§ What to do
Can you echo back every one of the records below, word for word and with nothing left out?

[Excerpts from a spatial dataset]
==========

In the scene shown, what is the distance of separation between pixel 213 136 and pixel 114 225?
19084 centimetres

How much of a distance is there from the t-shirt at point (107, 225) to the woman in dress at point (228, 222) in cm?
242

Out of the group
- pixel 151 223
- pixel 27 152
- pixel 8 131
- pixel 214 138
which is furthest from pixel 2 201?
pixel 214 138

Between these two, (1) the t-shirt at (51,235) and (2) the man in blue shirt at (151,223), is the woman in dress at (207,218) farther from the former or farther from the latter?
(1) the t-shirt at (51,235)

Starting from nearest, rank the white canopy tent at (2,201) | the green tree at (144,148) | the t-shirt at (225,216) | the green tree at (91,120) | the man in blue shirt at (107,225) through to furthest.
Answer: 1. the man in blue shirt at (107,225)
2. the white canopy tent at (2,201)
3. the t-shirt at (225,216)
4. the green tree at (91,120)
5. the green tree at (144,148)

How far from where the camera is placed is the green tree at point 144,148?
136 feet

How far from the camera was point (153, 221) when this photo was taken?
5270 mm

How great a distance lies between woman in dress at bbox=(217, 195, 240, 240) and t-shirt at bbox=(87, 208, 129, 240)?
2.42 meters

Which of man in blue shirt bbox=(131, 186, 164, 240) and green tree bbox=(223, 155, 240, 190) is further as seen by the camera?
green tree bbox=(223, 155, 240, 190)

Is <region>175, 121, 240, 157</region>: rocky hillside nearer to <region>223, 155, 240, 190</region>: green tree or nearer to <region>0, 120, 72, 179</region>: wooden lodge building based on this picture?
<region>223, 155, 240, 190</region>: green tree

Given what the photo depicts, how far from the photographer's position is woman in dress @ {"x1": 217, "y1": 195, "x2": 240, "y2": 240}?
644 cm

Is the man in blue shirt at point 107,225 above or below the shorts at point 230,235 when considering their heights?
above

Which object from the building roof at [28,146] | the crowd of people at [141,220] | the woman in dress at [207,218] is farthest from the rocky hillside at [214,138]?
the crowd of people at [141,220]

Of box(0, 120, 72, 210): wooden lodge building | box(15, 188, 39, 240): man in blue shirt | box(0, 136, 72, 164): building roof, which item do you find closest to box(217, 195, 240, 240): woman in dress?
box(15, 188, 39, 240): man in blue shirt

==========

§ Result of the task
In the scene shown, what is the distance of separation between pixel 213 136 and pixel 114 225?
19084 centimetres

How much of a distance is there from the t-shirt at point (107, 225) to the woman in dress at point (228, 222) in cm?
242

Out of the group
- pixel 151 223
- pixel 27 152
- pixel 8 131
- pixel 214 138
which is furthest from pixel 2 201?
pixel 214 138

Between these two, (1) the t-shirt at (51,235) and (2) the man in blue shirt at (151,223), is the woman in dress at (207,218) farther from the former or farther from the latter?
(1) the t-shirt at (51,235)

Starting from nearest, rank the white canopy tent at (2,201) | the green tree at (144,148) | the t-shirt at (225,216) | the green tree at (91,120) | the man in blue shirt at (107,225) through to furthest.
Answer: 1. the man in blue shirt at (107,225)
2. the white canopy tent at (2,201)
3. the t-shirt at (225,216)
4. the green tree at (91,120)
5. the green tree at (144,148)

How far from where the camera is placed is the green tree at point 144,148?
136 feet

How far from the camera was point (153, 221) when this photo was taken?
5270 mm

How great a distance lies between woman in dress at bbox=(217, 195, 240, 240) and t-shirt at bbox=(87, 208, 129, 240)?
2.42 meters

Which of man in blue shirt bbox=(131, 186, 164, 240) and green tree bbox=(223, 155, 240, 190) is further as seen by the camera?
green tree bbox=(223, 155, 240, 190)

Is <region>175, 121, 240, 157</region>: rocky hillside nearer to <region>223, 155, 240, 190</region>: green tree or nearer to <region>0, 120, 72, 179</region>: wooden lodge building based on this picture?
<region>223, 155, 240, 190</region>: green tree

Given what the photo depicts, how far from the photographer's position is woman in dress @ {"x1": 217, "y1": 195, "x2": 240, "y2": 240}?
644 cm

Is the man in blue shirt at point 107,225 above or below the shorts at point 230,235 when considering their heights?
above

Which object from the building roof at [28,146] | the crowd of people at [141,220] | the woman in dress at [207,218] is farthest from the rocky hillside at [214,138]?
the crowd of people at [141,220]

Of box(0, 120, 72, 210): wooden lodge building | box(15, 188, 39, 240): man in blue shirt | box(0, 136, 72, 164): building roof, which item do you find closest to box(217, 195, 240, 240): woman in dress?
box(15, 188, 39, 240): man in blue shirt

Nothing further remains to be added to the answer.